Я условилась со своей ближайшей подругой Ниной Вяткиной, что каждый месяц 19го числа постараюсь так или иначе дать о себе знать. Действительно, девятнадцатого февраля и девятнадцатого марта я приходила на набережную Мойки, к самому её началу (к Инженерному замку) в то время, когда мои друзья и сослуживцы после работы шли вдоль ограды Летнего сада на Марсово поле, к трамваю. Я к ним не подходила, а только старалась встать так, чтобы они меня заметили. Тогда это было тяжёлое чувство безвинно отверженного, а потом превратилось в большую благодарность ко всем, кто меня молча поддерживал. По счастью, девятнадцатого апреля эти маневры уже не были нужны; я вернулась на работу и была со своими друзьями...

Через несколько дней после моего увольнения, в конце января в газетах появилось сообщение о том, что разоблачению врачей, «вредителей» и «убийц», способствовала врач той же Кремлёвской больницы Лидия Тимашук. Она была тут же награждена за свой «подвиг» высшей наградой – орденом Ленина. Сообщения об этом были составлены таким образом, что невозможно было понять, кого именно, в каких преступлениях и когда разоблачила Л.Тимашук. Как выяснилось впоследствии, она была специалистом по электрокардиогра-фии. И у неё в 1948 году во время болезни Жданова, бывшего в ту пору ближайшим помощником Сталина, возникло расхождение с мнением академика В.Н.Виноградова по поводу диагноза. Она тогда же подала об этом докладную записку, но сам Сталин не придал этому значения и написал на записке резолюцию «в архив». Теперь, в 1953 году эта записка была извлечена из архива и, несмотря на то, что она была посвящена совершенно конкретному заболеванию, ей был придан широчайший «смысл». Л.Тимашук приняла эти похвалы и награду как вполне засуженную.

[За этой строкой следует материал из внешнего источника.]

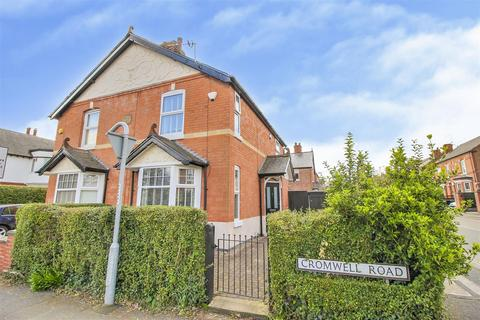 3 bedroom semi-detached house for sale - Cromwell Road, Beeston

Впоследствии, когда «дело врачей» было закрыто, а обвиняемые в страшных преступлениях люди были реабилитированы, награду у Тимашук отобрали. Но были уже несколько иные времена и эта разоблачительница и доносчица осталась спокойно работать в системе Кремлёвской больницы. Через несколько лет в один из юбилеев больницы она даже была вновь награждена, на этот раз – орденом Трудового Красного Знамени.

После возвращения папы, при упоминии в разговоре этой фамилии, я спросила папу: «А кто это такая? Ведь я знаю фамилии многих кремлёвских врачей, с которыми ты работаешь. А такую фамилию я никогда не слышала!» Папа ответил: «Помнишь, ты сама спрашивала меня о молодом лётчике, который горел в самолёте? Так это его мать». Действительно, ещё в мои студенческие годы ко мне подошла моя однокурсница Оля Ш. И рассказала, что её двоюродный брат, молодой военный лётчик, горел в самолёте и сейчас находится в Центральном госпитале, где часто консультирует мой папа. Оля просила узнать о положении больного и о надеждах на его выздоровление. Я передала папе её просьбу и через несколько дней он мне рассказал, что смотрел этого больного. Действительно, положение было очень тяжёлое. Ожоги были обширные. Как сказал папа, «кисти рук просто плавают в гное». Вся надежда была на антибиотики, которые тогда только-только стали широко применяться, да на уход матери – врача, которая находилась неотлучно около сына.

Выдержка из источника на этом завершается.